# Recommend a good sake to me



## decesaro (Jan 31, 2006)

I was watching a show on sake last night on the fine living channel and it sounds like something I would like to try, but have no idea what to buy. I was hopping to keep the price to under 10.00 a bottle


----------



## altbier (Feb 20, 2005)

I dont think there is such a thing as a good sake. At least none of the stuff we get here in the US.


----------



## akatora (Dec 12, 2005)

Maybe you´ll find some helpfull information @ this page.

http://www.sake-world.com/html/best-sake-picks.html#Super Popular Sake

Good Luck!


----------



## PaulMac (Jul 15, 2003)

altbier said:


> I dont think there is such a thing as a good sake. At least none of the stuff we get here in the US.


you can find it, but its much easier to find at a bar than a liquor store. There is a fantastic sake bar in manhattan with about 100 sake's. I know most online retailers have a pathetic selection.


----------



## altbier (Feb 20, 2005)

PaulMac said:


> you can find it, but its much easier to find at a bar than a liquor store. There is a fantastic sake bar in manhattan with about 100 sake's. I know most online retailers have a pathetic selection.


In Richmond it is pretty limited. Maybe I should make a batch of sake.


----------



## Siamang (Mar 1, 2006)

For under 10 bucks it's *really* tough to find a bottle of decent sake. The house sakes served piping hot in sushi bars are obtainable for that price, but they're honestly not particularly good sakes - you should be able to drink a decent sake cold instead of needing to heat it up to hide the lousy taste behind heat and alcohol. If you're going to drink sake hot, at least drink it warm and not scalding.

Sake World has some good info on sake. American sakes, while eschewed by the snobs, can be excellent values. Ratebeer has a decent article that gives you some good starting points for American sakes.
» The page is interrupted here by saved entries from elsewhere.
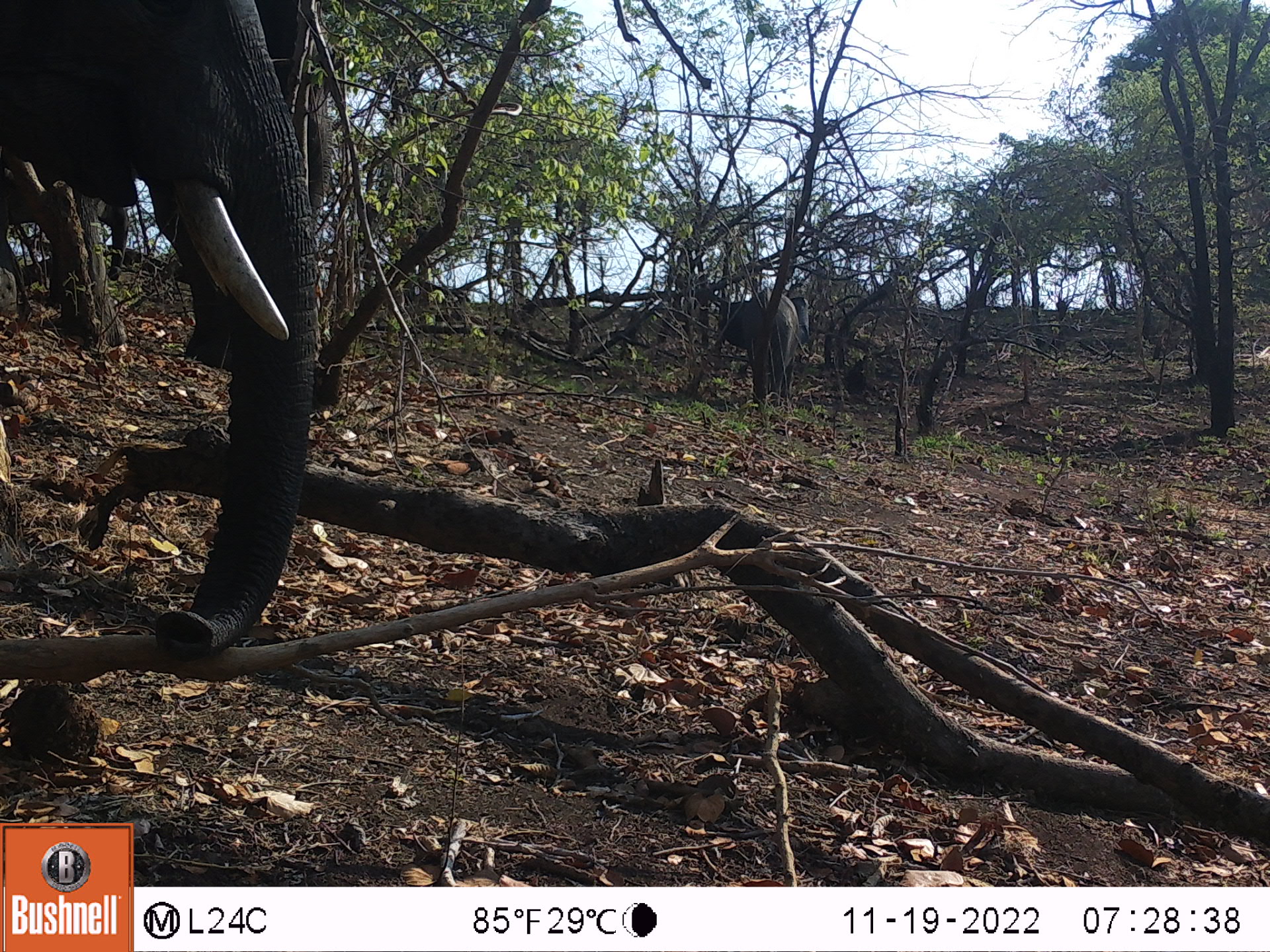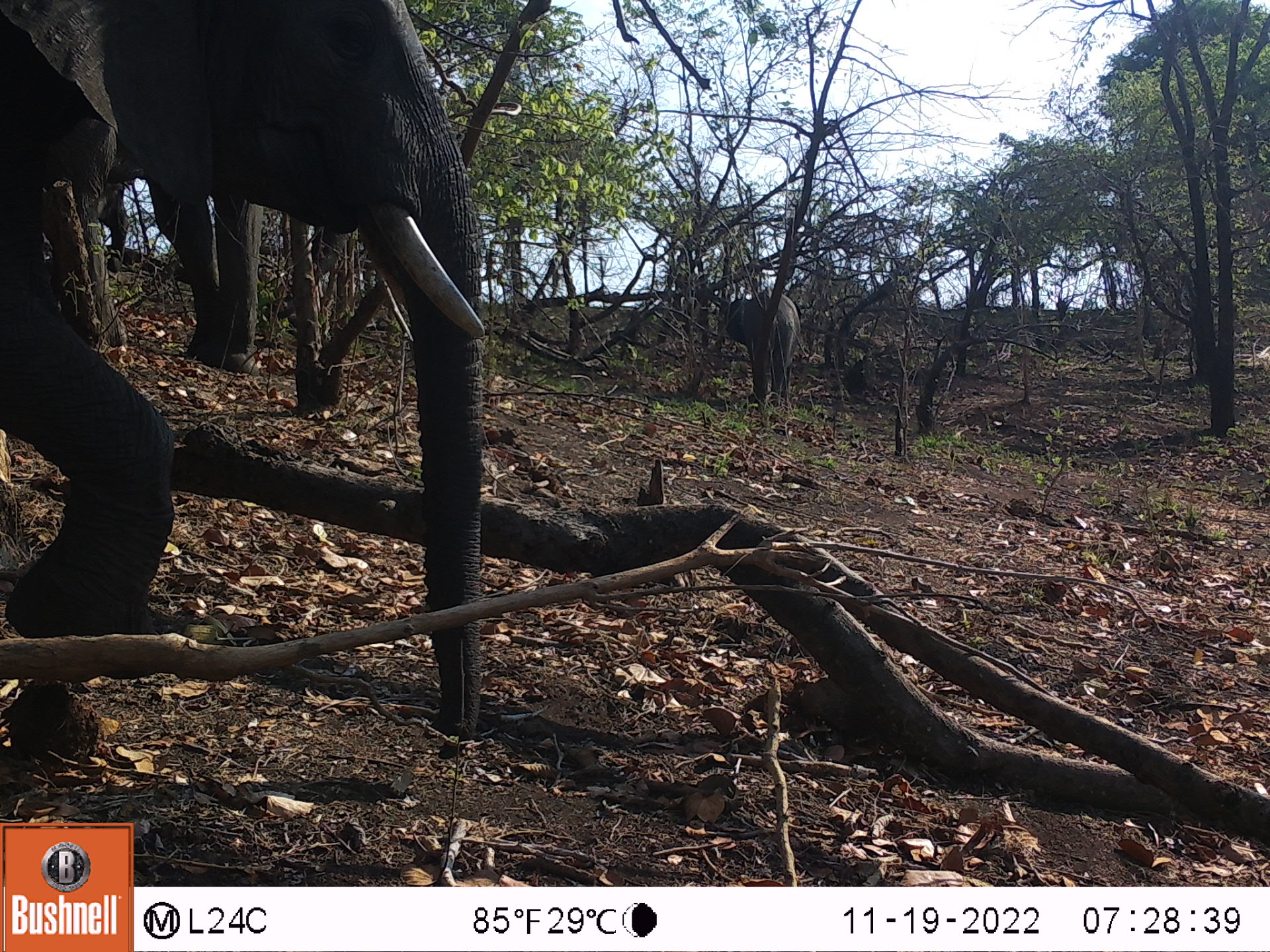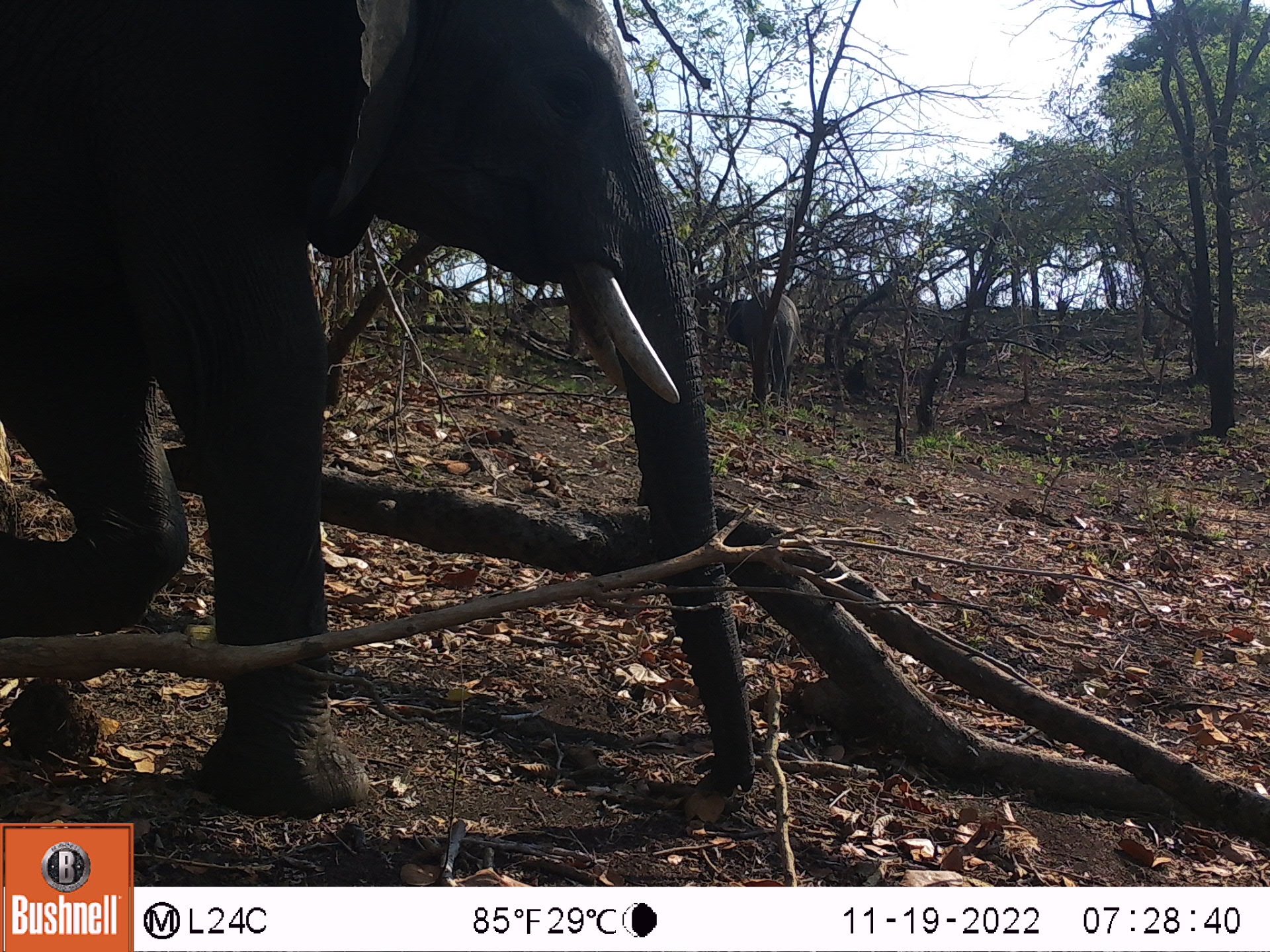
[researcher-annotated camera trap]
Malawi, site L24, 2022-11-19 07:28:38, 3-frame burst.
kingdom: Animalia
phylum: Chordata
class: Mammalia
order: Proboscidea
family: Elephantidae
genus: Loxodonta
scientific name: Loxodonta africana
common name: african savanna elephant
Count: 2.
I personally enjoyed a couple of the Momokawa sakes a lot, and they're dirt cheap for the quality you get(although the blue bottles and gaudy labels are a little ghetto).

So anyway...if I had around $10 to spend on sake I'd buy:

Momokawa Silver/Diamond - these are both really good for what you'll be paying.

Momokawa Pearl - This is a milky _nigori_ style sake, which means that it's unfiltered and has a lot of sweet rice sediment in it. Definitely not a traditional clear sake, but it's a nice change of pace and delicious in that 'sugary tropical alcoholic drink' way. I like to drink it cold in the summertime.

Gekkeikan Black & Gold - My friend and I would buy a bottle of this every time we went to Japantown in San Francisco, and proceeded to drink most of it when we got home. It's a great starter sake that's a step above the house sakes in restaurants, and the bottle looks neat! It's good both chilled and warmed, although I tend to prefer it warm.

Those should be a decent start. Gekkeikan Silver is also a good smooth sake, although I think their standard line is pretty rough. I've never liked anything by Sho Chiku Bai. Ozeki is the Budweiser of sakes, and it's probably worth buying a One Cup to gain some experience with that particular taste. It's not a dog rocket by any means, but definitely not the Opus X of sake either.


----------



## 12stones (Jan 6, 2006)

If you can find some, you should try some _awamori_. It's an Okinawan version of sake that is distilled instead of fermented like regular sake. You drink it cold and can water it down depending on your tastes. It's great stuff and is much better than regular sake.

EDIT: Or, locate some Habu Sake, that stuff will knock ya down for the count. It's got a habu (a poisonous snake that's indigenous to Okinawa) in it for more "power." Let's just say it's not something you should drink on a regular basis.


----------



## par (May 22, 2005)

go to bevmo.com and search for junmai.

Junmai is a high quality of sake, and in the pure junmai there is no addition of raw alcohol (the lower grades of sake adds alcohol to it). Junmai ginjo is a slightly lower grade but pretty nice. I prefer junmai as the rice is highly polished (the starches are ground off from the surface). 

In general sake must be had fresh. Aged sake looses flavor and generally doesn't improve.

i prefer sake chilled. When i lived in japan i had sake warmed only during the coldest days of winter. 

Sake and beer complements each other nicely. If you have japanese beer i suggest that you try asahi super dry. It works very nicely with sake.

cheers,
par


----------



## Puro_Angler (Mar 23, 2006)

par said:


> Sake and beer complements each other nicely. If you have japanese beer i suggest that you try asahi super dry. It works very nicely with sake.
> 
> cheers,
> par


Or you can try a Sake Bomb -- drop a shot of sake in a mug half-filled with Saporo or any other Japanese beer. Bottoms Up!


----------



## decesaro (Jan 31, 2006)

Thanks for all the links and recomendations. 

holy shit snake poisonous !! Ahh can you say hell no. Your kidding right ? 

The sake bomb cracks me up :r


----------



## joshua-cr (Sep 7, 2005)

Sake is probably easier to find than Soju. I haven't really tried either though come to think of it.


----------



## zamco17 (Mar 24, 2006)

I work a liqour store and we have soju and quite a few sakes. But all the sakes i have tried were awful


----------



## Mbraud4 (Feb 17, 2006)

Giving a homemade pineapple sake a try. Just buy any old normal sake and cut up a pineapple, put them in a container and seal it, put it in the fridge. Give it about 5 days or so to ferment and transfer some flavor. Then you take out the pineapple and serve the sake cold. Nothing special but it tastes pretty darn good to me


----------



## Bruce (Dec 31, 1999)

Try here:

http://www.truesake.com/index_content.html

Sake is excellent with cigars! Mild and fairly neutral, it doesn't make the nuances of a fine cigar.
Premium sake is served chilled. The warm stuff is equivelant to "house wine".


----------